Write out the listing in full, matching it word for word.

## Start RECORDS FOR THE TASK

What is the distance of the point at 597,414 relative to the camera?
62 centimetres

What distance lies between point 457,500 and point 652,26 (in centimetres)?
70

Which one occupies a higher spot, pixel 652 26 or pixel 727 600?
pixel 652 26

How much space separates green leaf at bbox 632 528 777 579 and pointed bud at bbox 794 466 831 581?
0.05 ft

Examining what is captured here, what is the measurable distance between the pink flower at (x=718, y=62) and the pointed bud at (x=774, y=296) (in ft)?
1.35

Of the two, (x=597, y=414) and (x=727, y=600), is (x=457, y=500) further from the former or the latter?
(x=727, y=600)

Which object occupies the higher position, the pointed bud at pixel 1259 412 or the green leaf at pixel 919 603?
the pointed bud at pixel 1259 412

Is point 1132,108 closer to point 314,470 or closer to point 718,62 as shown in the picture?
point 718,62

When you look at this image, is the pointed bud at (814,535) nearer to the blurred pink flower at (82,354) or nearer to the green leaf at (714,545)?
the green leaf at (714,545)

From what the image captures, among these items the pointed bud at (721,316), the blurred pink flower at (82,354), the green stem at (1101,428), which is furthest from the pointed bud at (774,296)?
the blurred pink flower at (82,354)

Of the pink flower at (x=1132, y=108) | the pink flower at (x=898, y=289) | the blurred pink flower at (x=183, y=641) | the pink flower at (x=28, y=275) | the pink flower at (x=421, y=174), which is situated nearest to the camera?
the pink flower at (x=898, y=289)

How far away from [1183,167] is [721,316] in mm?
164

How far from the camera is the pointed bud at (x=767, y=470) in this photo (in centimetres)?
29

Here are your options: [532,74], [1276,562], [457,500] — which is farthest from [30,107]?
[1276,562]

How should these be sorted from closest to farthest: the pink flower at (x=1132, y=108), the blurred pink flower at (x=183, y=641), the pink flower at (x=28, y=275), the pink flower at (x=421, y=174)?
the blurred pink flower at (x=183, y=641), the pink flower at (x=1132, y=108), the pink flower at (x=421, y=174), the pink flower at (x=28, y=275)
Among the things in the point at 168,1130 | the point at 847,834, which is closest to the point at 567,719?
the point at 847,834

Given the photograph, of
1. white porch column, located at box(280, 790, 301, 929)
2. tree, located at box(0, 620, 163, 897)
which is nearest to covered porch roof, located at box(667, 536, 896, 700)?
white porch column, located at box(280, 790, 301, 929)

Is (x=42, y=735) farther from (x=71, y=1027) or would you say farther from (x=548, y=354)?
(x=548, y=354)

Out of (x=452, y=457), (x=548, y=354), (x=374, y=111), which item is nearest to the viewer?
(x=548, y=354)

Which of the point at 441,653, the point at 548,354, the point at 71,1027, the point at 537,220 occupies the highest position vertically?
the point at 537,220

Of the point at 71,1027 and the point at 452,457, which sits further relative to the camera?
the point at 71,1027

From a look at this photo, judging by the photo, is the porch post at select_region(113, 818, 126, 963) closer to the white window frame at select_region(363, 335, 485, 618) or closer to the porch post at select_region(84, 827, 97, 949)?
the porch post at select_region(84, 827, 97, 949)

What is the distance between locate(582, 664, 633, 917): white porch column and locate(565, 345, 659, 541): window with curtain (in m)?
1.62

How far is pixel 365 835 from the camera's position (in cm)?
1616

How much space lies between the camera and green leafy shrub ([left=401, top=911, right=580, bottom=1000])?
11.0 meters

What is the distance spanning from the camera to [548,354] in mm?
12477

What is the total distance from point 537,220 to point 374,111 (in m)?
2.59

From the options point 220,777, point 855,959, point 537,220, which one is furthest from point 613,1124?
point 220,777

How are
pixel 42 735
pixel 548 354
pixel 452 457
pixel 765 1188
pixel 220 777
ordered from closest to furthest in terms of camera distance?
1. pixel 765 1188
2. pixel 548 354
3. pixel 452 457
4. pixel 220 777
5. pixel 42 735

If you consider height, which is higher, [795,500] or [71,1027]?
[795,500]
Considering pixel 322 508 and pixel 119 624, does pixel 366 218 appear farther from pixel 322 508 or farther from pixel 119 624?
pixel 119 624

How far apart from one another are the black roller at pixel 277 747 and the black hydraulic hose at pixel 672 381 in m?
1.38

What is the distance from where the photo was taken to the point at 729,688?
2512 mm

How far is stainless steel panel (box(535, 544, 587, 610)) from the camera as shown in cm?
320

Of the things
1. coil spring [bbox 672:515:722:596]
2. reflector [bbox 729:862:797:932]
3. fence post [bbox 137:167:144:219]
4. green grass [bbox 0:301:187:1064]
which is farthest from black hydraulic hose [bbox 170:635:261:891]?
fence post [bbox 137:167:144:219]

## End RECORDS FOR THE TASK

## ANSWER IN FULL
What is the distance of the point at 597,414 relative to the camera?
62 centimetres

What distance lies between point 457,500 and point 652,26 (in centimetres)?
70

Which one occupies a higher spot, pixel 652 26 or pixel 727 600?
pixel 652 26

How much space separates green leaf at bbox 632 528 777 579 and pointed bud at bbox 794 466 831 581?
0.05 ft

Examining what is captured here, what is the measurable distance between the pink flower at (x=718, y=62) and the pointed bud at (x=774, y=296) (in ft)?
1.35

Of the two, (x=597, y=414) and (x=727, y=600), is (x=457, y=500) further from the former or the latter?
(x=727, y=600)

Which object occupies the higher position, the pointed bud at pixel 1259 412 or the green leaf at pixel 919 603?
the pointed bud at pixel 1259 412

Is point 1132,108 closer to point 314,470 or closer to point 718,62 as shown in the picture?
point 718,62

When you look at this image, is the pointed bud at (814,535) nearer to the blurred pink flower at (82,354) or nearer to the green leaf at (714,545)?
the green leaf at (714,545)

From what the image captures, among these items the pointed bud at (721,316), the blurred pink flower at (82,354), the green stem at (1101,428), which is furthest from the pointed bud at (774,296)?
the blurred pink flower at (82,354)

Of the pink flower at (x=1132, y=108) | the pink flower at (x=898, y=289) | the blurred pink flower at (x=183, y=641) | the pink flower at (x=28, y=275) | the pink flower at (x=421, y=174), which is situated nearest to the camera?
the pink flower at (x=898, y=289)

How far away from [1183,167] is [721,316] in mm?
164

How far from the camera is the pointed bud at (x=767, y=470) in this photo (in centimetres)?
29

Here are your options: [532,74], [1276,562], [457,500] — which is farthest from [30,107]?
[1276,562]

How should these be sorted from closest to farthest: the pink flower at (x=1132, y=108), the blurred pink flower at (x=183, y=641), the pink flower at (x=28, y=275), the pink flower at (x=421, y=174)?
the blurred pink flower at (x=183, y=641), the pink flower at (x=1132, y=108), the pink flower at (x=421, y=174), the pink flower at (x=28, y=275)
Among the things in the point at 168,1130 | the point at 847,834, which is closest to the point at 567,719?
the point at 847,834

Given the photograph, of
1. white porch column, located at box(280, 790, 301, 929)
2. tree, located at box(0, 620, 163, 897)
which is nearest to covered porch roof, located at box(667, 536, 896, 700)?
white porch column, located at box(280, 790, 301, 929)

Is (x=42, y=735) farther from (x=71, y=1027) or would you say farther from (x=548, y=354)?
(x=548, y=354)

Out of (x=452, y=457), (x=548, y=354), (x=374, y=111), which item is nearest to the viewer?
(x=548, y=354)

Which of the point at 441,653, the point at 548,354, the point at 71,1027, the point at 537,220 occupies the highest position vertically?
the point at 537,220

Of the point at 71,1027 and the point at 452,457, which sits further relative to the camera?
the point at 71,1027

From a look at this photo, judging by the photo, is the porch post at select_region(113, 818, 126, 963) closer to the white window frame at select_region(363, 335, 485, 618) or closer to the porch post at select_region(84, 827, 97, 949)?
the porch post at select_region(84, 827, 97, 949)

What is the distance between locate(582, 664, 633, 917): white porch column and locate(565, 345, 659, 541): window with curtain (in m)?
1.62

How far is pixel 365 835 from the camera's position (in cm)?
1616

How much space lies between the camera and green leafy shrub ([left=401, top=911, right=580, bottom=1000])?
11.0 meters

What is the distance spanning from the camera to [548,354] in mm?
12477

What is the total distance from point 537,220 to point 374,111 (in m)?
2.59

From the options point 220,777, point 855,959, point 537,220, which one is furthest from point 613,1124?
point 220,777

How are
pixel 42 735
pixel 548 354
pixel 452 457
pixel 765 1188
pixel 220 777
ordered from closest to furthest in terms of camera distance?
1. pixel 765 1188
2. pixel 548 354
3. pixel 452 457
4. pixel 220 777
5. pixel 42 735

If you consider height, which is higher, [795,500] or [71,1027]?
[795,500]
Considering pixel 322 508 and pixel 119 624, does pixel 366 218 appear farther from pixel 322 508 or farther from pixel 119 624?
pixel 119 624

How far apart from one another are the black roller at pixel 277 747 and the black hydraulic hose at pixel 672 381 in m?
1.38

What is the distance from where the photo was taken to the point at 729,688?
2512 mm

How far is stainless steel panel (box(535, 544, 587, 610)) from the camera as shown in cm?
320

Of the things
1. coil spring [bbox 672:515:722:596]
2. reflector [bbox 729:862:797:932]
3. fence post [bbox 137:167:144:219]
4. green grass [bbox 0:301:187:1064]
which is farthest from black hydraulic hose [bbox 170:635:261:891]?
fence post [bbox 137:167:144:219]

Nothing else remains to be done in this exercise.